- _TASK TO CARRY OUT_
Copy out everything from the line containing "How far is pixel" down to the end of the material, reproducing each line without any change.

[Start]

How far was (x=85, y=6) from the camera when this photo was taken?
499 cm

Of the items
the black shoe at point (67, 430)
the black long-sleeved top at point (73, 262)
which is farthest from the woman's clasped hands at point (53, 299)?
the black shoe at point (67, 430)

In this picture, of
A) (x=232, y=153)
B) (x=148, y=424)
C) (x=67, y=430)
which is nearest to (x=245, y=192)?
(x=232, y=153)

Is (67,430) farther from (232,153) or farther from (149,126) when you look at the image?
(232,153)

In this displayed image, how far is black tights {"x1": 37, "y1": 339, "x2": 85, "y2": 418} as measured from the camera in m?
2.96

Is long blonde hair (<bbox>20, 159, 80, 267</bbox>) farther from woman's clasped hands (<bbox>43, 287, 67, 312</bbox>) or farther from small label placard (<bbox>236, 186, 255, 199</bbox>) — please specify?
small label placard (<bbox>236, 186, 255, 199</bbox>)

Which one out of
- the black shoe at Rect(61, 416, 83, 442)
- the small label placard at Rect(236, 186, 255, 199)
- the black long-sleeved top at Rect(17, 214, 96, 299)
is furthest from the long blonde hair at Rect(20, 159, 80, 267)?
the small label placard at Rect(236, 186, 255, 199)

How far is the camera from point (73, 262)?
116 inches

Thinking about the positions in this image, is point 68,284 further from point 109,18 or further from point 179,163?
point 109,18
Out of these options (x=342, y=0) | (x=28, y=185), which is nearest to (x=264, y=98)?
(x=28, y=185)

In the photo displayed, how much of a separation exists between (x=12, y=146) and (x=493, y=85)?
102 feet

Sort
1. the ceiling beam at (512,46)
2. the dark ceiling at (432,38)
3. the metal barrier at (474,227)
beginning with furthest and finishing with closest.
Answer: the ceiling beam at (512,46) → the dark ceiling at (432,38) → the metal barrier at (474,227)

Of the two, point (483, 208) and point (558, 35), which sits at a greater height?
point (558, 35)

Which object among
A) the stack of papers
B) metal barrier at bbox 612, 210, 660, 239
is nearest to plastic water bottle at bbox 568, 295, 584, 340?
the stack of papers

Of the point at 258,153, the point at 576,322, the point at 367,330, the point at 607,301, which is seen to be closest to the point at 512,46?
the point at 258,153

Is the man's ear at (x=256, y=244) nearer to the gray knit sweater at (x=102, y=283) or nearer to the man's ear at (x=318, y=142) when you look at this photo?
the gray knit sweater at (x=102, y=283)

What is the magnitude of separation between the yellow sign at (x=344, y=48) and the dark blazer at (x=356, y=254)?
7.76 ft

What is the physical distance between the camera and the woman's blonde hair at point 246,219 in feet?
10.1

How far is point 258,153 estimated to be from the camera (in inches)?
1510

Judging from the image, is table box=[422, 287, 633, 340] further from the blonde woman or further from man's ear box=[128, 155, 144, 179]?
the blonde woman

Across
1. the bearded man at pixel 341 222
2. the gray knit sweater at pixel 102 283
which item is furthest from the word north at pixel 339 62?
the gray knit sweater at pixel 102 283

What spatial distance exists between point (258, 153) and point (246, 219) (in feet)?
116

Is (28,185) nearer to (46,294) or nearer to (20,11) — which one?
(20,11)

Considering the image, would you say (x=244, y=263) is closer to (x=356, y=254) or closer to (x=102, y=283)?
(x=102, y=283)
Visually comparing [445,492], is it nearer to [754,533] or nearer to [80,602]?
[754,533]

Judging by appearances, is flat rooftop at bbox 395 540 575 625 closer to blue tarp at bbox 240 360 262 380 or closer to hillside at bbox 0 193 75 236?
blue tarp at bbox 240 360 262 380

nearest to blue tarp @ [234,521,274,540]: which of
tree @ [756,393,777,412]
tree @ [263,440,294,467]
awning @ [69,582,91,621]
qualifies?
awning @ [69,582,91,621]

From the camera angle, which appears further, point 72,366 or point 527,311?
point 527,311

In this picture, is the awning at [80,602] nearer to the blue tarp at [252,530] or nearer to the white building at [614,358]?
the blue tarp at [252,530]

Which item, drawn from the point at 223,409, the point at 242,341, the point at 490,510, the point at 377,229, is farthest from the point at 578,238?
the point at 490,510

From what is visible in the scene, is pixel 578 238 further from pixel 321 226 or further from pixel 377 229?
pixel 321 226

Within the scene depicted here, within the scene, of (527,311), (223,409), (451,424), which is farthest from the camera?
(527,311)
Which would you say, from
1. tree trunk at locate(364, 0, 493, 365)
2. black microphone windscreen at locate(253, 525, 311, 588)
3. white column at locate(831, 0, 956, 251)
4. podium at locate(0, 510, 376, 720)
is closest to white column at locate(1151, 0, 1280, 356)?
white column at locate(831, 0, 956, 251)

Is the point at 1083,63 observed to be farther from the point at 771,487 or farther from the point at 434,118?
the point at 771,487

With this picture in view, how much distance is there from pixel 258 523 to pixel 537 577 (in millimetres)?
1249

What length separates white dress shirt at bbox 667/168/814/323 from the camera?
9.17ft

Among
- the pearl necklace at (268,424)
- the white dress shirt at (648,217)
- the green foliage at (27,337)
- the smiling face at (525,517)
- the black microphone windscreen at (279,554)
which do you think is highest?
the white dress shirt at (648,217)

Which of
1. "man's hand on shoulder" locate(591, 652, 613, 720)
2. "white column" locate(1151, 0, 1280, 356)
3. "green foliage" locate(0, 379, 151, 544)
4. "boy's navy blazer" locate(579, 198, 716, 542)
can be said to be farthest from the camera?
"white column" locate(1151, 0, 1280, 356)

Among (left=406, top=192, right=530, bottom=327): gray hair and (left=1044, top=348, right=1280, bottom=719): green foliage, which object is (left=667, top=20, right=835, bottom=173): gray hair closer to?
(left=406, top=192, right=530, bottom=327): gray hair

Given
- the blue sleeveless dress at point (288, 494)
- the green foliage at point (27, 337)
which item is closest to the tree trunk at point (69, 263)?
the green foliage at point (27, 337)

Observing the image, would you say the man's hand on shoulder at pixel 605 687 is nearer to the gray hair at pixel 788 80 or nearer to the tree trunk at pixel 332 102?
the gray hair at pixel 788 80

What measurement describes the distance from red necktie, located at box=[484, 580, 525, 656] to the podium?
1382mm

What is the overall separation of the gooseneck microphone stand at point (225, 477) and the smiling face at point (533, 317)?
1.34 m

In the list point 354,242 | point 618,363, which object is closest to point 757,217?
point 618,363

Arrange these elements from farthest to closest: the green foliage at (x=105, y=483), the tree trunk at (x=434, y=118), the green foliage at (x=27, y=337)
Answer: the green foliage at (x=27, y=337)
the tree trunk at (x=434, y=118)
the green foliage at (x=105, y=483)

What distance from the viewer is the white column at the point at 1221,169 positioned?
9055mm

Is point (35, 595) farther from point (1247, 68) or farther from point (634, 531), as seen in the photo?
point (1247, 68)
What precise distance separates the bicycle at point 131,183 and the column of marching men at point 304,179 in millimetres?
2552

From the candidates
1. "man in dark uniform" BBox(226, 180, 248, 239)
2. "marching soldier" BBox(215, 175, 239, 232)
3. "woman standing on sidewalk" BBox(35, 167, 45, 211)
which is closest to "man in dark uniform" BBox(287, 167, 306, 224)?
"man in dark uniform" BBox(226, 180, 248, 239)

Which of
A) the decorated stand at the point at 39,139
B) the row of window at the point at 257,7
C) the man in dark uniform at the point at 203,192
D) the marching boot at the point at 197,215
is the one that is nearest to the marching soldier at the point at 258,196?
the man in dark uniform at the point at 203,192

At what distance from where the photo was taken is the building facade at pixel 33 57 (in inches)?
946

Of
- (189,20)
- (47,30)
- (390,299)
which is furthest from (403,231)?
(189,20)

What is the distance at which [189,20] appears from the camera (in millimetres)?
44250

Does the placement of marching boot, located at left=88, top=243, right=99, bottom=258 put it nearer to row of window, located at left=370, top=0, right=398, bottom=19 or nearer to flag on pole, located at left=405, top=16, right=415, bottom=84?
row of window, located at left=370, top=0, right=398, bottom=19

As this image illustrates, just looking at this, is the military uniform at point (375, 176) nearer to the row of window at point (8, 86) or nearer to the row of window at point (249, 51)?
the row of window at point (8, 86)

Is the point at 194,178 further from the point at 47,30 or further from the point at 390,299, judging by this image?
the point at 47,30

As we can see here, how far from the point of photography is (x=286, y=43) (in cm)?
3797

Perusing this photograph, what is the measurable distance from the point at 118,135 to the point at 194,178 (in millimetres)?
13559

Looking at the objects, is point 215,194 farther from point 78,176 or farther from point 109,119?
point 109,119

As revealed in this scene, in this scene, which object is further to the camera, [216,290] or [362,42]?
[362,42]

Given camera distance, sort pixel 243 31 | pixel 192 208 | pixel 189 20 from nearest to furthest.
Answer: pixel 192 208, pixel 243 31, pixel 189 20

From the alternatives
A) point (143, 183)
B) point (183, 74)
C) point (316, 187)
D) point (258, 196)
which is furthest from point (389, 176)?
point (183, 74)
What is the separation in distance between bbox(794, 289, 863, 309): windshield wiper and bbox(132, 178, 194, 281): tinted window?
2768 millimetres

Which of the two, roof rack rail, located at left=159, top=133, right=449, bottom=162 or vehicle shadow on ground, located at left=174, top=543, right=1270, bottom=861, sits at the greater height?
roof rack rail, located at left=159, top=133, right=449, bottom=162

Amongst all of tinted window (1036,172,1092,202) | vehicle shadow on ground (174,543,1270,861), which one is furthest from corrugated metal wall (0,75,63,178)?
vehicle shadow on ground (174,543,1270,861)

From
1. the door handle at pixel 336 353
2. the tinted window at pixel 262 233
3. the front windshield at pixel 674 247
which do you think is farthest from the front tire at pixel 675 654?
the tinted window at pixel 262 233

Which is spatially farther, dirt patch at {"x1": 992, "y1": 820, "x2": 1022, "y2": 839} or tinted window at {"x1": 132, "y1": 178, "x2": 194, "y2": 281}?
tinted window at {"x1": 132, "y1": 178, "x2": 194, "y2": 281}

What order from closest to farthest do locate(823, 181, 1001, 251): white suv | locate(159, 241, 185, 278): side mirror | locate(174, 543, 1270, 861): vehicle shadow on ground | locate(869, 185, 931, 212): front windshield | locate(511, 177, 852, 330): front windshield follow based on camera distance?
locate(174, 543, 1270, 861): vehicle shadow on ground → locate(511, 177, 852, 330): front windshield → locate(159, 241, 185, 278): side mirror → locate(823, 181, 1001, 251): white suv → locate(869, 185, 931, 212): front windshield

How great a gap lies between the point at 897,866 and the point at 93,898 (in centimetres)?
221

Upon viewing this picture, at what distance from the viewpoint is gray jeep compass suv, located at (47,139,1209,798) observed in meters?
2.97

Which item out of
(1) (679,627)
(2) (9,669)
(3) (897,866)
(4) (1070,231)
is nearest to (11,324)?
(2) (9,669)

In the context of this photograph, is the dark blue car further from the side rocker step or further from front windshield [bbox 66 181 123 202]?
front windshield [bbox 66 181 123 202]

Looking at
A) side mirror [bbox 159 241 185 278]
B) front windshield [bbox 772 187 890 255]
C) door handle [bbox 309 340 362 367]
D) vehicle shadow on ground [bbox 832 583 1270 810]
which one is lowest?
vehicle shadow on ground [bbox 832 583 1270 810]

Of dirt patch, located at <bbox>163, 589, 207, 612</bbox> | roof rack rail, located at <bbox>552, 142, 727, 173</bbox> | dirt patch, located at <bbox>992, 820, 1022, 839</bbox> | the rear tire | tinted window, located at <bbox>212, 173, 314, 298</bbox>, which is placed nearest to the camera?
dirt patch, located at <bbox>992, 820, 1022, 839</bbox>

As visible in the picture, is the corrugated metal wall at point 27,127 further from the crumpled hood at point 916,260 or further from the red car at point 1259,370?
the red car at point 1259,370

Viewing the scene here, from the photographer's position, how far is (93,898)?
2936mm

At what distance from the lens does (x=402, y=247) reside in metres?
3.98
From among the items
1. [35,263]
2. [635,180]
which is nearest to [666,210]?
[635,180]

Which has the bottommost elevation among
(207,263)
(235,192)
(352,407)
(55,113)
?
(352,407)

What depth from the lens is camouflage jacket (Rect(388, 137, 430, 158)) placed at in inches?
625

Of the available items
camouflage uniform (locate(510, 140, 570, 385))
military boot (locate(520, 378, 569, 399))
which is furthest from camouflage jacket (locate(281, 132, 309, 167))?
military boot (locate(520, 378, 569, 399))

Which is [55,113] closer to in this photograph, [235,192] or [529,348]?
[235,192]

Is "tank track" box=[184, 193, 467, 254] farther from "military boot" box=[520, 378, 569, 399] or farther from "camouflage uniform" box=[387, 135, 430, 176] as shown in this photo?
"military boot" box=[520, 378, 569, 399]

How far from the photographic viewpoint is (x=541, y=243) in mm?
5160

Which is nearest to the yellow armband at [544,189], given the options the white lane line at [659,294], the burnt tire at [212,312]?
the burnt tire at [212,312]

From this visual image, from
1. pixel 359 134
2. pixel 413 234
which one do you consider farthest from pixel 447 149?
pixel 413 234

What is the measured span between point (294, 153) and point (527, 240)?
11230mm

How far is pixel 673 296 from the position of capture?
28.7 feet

[End]

- _EXPECTED ANSWER_
How far is pixel 673 296 from the position of capture?
28.7 feet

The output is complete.